SRCC is a prominent business service platform in India that provides GST services from start to finish. We’ve assisted hundreds of company owners in obtaining GST registration and filing GST returns.

When a firm outsources GST return filing to SRCC, a dedicated GST advisor is provided to the company.

Every month, this specialised adviser will contact you to acquire the relevant information, prepare the GST returns, and assist you with submitting the GST returns. The 28th day of the month after the month in which the statement was filed.

Filing of Returns Under the Composition Scheme

All Composition Scheme participants are expected to pay taxes quarterly using CMP-08 and yearly using GSTR 4 using the GST Common Portal or a GST Facilitation Centre. For individuals registered in the Composition Scheme, the GST return is due on the 18th of the month following the quarter. As a result, the GST return for the composition plan is due on the 18th of April, July, October, and January. A Composition Scheme supplier’s GST return must include the following information:

Inter-State and intra-State inward supplies received by invoice from registered and unregistered individuals

Details about external supplies gathered in one place

If a registered person chooses to pay tax under the composition scheme from the start of a financial year, the taxpayer must file monthly GST returns on the 10th, 15th, and 20th of each month, and monthly returns until the due date of filing the return for September of the following financial year, or the filing of the previous financial year’s annual return, whichever comes first. As a result, even if a GST taxable person chooses the composition scheme beginning in April, the taxpayer must continue to file monthly GST returns until September.

Penalties

If any violations are committed, a penalty must be paid under GST.

Filing a late report

Late submission of GST returns may result in a penalty known as a late charge. And, according to the Goods and Service Tax, there is a penalty of Rs. 100 under the CGST and Rs. 100 under the SGST, totalling Rs.200 per day.

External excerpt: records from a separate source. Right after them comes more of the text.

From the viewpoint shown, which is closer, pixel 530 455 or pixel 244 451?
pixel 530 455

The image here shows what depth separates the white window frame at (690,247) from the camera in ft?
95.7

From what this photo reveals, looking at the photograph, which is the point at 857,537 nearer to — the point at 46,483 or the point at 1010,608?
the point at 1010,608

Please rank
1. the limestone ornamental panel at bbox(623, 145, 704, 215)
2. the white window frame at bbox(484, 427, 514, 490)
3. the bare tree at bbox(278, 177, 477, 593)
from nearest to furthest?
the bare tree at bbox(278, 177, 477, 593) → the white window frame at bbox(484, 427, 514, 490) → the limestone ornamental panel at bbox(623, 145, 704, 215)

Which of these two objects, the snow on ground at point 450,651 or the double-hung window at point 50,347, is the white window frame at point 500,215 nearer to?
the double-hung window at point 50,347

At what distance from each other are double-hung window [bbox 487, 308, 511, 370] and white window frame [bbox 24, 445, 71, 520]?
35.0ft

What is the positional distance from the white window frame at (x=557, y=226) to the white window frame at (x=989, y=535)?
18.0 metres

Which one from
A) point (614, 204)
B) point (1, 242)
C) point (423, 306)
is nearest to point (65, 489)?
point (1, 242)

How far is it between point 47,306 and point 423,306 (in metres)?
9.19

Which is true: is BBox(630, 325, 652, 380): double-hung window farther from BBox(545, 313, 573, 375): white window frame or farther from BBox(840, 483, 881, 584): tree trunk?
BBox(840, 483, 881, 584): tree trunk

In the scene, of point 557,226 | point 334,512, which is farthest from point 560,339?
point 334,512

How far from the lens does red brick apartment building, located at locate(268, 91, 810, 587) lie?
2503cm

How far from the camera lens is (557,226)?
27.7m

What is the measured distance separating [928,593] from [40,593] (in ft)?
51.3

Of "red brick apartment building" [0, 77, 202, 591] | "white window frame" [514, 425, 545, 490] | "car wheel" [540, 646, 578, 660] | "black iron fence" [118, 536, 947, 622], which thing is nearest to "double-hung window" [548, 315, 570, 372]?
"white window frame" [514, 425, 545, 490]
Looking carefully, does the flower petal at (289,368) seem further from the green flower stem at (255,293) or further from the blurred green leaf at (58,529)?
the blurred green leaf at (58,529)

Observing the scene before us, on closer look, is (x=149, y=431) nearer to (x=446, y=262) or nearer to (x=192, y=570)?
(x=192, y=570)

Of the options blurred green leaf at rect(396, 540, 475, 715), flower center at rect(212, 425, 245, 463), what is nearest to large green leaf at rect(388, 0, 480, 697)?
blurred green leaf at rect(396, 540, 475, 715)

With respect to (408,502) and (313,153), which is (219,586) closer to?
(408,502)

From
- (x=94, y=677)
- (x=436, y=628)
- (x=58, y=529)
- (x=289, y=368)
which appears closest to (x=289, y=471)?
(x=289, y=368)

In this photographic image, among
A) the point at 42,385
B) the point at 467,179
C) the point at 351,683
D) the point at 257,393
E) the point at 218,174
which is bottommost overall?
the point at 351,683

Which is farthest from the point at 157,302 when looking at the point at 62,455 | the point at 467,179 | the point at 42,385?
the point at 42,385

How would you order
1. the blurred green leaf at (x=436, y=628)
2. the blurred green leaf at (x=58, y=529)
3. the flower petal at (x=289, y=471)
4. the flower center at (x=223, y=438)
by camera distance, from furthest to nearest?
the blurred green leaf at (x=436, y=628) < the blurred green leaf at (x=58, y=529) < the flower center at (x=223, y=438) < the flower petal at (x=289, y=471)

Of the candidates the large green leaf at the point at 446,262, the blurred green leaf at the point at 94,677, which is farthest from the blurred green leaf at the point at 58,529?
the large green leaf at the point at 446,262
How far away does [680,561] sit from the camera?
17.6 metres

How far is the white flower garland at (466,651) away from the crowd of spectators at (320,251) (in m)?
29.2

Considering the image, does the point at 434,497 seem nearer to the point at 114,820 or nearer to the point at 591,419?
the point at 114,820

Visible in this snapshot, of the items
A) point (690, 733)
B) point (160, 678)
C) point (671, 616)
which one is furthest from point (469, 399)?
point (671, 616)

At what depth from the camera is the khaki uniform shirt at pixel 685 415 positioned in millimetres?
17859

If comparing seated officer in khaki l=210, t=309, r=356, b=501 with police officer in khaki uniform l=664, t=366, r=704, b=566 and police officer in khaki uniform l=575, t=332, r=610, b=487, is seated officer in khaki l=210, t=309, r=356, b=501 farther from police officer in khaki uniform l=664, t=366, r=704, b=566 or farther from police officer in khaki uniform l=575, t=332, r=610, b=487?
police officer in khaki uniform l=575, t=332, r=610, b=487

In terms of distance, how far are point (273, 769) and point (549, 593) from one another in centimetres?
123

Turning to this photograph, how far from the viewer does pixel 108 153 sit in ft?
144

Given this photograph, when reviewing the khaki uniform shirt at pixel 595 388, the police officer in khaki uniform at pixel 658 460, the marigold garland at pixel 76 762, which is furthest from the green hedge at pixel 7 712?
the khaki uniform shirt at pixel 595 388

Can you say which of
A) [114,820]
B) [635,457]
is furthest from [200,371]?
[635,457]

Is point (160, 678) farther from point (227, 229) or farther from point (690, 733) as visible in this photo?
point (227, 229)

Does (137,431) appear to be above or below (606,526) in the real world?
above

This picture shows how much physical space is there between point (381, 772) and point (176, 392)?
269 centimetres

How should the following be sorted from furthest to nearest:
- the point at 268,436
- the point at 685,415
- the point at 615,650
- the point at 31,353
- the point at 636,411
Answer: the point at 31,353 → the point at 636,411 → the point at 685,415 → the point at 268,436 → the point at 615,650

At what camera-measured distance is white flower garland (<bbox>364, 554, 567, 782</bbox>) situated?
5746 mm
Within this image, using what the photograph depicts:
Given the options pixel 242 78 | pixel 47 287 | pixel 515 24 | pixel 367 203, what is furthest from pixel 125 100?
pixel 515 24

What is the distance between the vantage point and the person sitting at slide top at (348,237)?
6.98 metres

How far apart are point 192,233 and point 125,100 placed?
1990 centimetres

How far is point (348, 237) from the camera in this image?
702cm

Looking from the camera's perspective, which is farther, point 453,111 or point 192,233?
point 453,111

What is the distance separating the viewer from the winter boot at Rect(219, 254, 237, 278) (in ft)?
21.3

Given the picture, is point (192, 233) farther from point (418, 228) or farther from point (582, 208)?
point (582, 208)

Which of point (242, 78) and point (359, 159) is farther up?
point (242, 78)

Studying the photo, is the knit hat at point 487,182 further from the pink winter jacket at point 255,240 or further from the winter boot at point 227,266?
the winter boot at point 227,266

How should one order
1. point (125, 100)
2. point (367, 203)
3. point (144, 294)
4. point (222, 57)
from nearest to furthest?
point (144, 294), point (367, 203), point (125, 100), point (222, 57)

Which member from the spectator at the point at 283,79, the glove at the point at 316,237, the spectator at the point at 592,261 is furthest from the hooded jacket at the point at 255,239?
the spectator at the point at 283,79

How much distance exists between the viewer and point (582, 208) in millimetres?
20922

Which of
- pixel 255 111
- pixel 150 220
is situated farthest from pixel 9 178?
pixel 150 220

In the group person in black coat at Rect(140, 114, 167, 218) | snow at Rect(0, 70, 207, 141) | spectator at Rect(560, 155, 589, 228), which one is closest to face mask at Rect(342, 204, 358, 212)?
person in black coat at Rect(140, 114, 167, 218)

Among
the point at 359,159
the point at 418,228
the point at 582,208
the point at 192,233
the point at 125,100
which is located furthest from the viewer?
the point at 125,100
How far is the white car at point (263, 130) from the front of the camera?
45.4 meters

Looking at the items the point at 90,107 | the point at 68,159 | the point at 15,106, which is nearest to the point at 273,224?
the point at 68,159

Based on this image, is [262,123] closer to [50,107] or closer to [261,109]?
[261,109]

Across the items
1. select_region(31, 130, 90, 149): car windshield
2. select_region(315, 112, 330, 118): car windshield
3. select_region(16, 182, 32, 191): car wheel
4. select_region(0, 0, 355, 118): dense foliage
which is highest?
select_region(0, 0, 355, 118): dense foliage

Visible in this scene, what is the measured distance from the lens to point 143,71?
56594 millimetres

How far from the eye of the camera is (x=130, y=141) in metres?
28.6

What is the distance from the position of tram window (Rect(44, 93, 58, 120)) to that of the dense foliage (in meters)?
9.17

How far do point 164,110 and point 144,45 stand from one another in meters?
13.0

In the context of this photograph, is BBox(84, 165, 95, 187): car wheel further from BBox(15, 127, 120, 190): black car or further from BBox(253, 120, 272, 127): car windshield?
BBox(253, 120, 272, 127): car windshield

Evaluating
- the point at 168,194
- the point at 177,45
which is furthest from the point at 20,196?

For 21 crimes committed without the purpose of defrauding the government or evading taxes

If an offender fails to pay taxes or makes late payments, he or she must pay a penalty of 10% of the tax owed, with a minimum of Rs.10,000.

For 21 counts of tax evasion or fraud with the intent to defraud

A penalty for tax evasion or under-deduction is imposed on the offender.

The taxpayer is obligated to file Nil GST returns even if there is no business.

In addition to the late charge, an annual interest rate of 18 percent must be paid. It is based on the amount of tax to be paid.

Non-compliance

The subsequent returns cannot be submitted if the taxpayer does not file the GST returns. Since a result, it is preferable to file GST returns on time to avoid large fines and penalties, as this would have a cascade impact.

For 21 crimes committed without the purpose of defrauding the government or evading taxes

If an offender fails to pay taxes or makes late payments, he or she must pay a penalty of 10% of the tax owed, with a minimum of Rs.10,000.

For 21 counts of tax evasion or fraud with the intent to defraud

A penalty for tax evasion or under-deduction is imposed on the offender.

The taxpayer is obligated to file Nil GST returns even if there is no business.